What is burden of disease?

Burden of disease is a measure of the years of healthy life lost from living with, or dying from disease and injury.

The measure used is the ‘disability adjusted life year’ (DALY). This combines health loss from living with illness and injury (non-fatal burden, or YLD) and dying prematurely (fatal burden, or YLL) to estimate total health loss (total burden, or DALY).

Burden of disease estimates seek to capture both the quantity and health-related quality of life, and to reflect the magnitude, severity and impact of disease and injury within a population.
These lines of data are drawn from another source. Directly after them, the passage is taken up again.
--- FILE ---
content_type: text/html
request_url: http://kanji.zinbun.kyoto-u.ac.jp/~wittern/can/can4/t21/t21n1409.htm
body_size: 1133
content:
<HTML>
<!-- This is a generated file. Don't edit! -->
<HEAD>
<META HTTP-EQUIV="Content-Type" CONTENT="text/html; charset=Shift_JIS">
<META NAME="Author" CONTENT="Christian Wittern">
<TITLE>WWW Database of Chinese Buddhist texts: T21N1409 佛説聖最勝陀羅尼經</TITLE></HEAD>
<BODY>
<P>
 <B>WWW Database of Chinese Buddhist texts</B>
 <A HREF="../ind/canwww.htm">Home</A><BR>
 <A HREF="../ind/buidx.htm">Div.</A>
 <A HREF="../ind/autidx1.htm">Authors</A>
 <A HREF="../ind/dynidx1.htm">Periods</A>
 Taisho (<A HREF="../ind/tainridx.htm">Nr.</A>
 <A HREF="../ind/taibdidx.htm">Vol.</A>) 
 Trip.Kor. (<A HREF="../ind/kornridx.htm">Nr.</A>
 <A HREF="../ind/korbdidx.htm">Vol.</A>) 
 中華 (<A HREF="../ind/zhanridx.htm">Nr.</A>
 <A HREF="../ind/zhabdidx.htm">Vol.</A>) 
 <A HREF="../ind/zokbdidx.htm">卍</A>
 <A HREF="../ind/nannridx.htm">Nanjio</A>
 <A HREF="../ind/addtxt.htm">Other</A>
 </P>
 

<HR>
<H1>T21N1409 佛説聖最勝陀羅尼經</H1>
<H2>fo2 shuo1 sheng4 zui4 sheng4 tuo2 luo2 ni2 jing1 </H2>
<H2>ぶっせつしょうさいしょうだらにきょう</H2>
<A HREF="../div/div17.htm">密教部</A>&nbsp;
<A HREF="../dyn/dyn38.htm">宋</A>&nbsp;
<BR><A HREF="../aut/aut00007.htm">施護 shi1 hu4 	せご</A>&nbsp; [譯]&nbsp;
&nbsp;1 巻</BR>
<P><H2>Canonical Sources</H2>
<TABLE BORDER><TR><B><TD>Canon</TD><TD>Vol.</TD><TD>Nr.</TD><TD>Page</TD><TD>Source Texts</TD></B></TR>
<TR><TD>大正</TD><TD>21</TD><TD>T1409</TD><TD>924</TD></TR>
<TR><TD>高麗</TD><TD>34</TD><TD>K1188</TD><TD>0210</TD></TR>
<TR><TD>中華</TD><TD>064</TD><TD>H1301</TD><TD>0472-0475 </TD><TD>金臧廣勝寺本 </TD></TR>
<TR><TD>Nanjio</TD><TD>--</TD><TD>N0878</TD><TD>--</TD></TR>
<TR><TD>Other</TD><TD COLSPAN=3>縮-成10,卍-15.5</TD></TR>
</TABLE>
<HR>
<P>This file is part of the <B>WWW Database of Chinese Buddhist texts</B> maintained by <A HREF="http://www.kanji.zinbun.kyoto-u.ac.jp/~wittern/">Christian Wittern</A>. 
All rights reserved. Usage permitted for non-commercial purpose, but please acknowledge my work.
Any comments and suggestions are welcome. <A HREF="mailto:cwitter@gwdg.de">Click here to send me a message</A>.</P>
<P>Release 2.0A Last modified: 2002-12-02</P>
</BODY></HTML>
Burden of disease does not quantify the social or financial consequences of disease and injury.

Further information can be found in Australian Burden of Disease Study 2023.

What is expenditure on cardiovascular disease?

This section provides recent data on health care expenditure on CVD, with details by type of condition, health care service, age group, and sex.

It includes expenditure by the Australian Government, state, territory and local governments and the non-government sector (including private health insurance and individual contributions).

These estimates report direct, allocated and recurrent expenditure only. They do not account for the total amount spent on cardiovascular health.

Further information on how the estimates were derived is available from the Health system spending on disease and injury in Australia 2020-21 web report.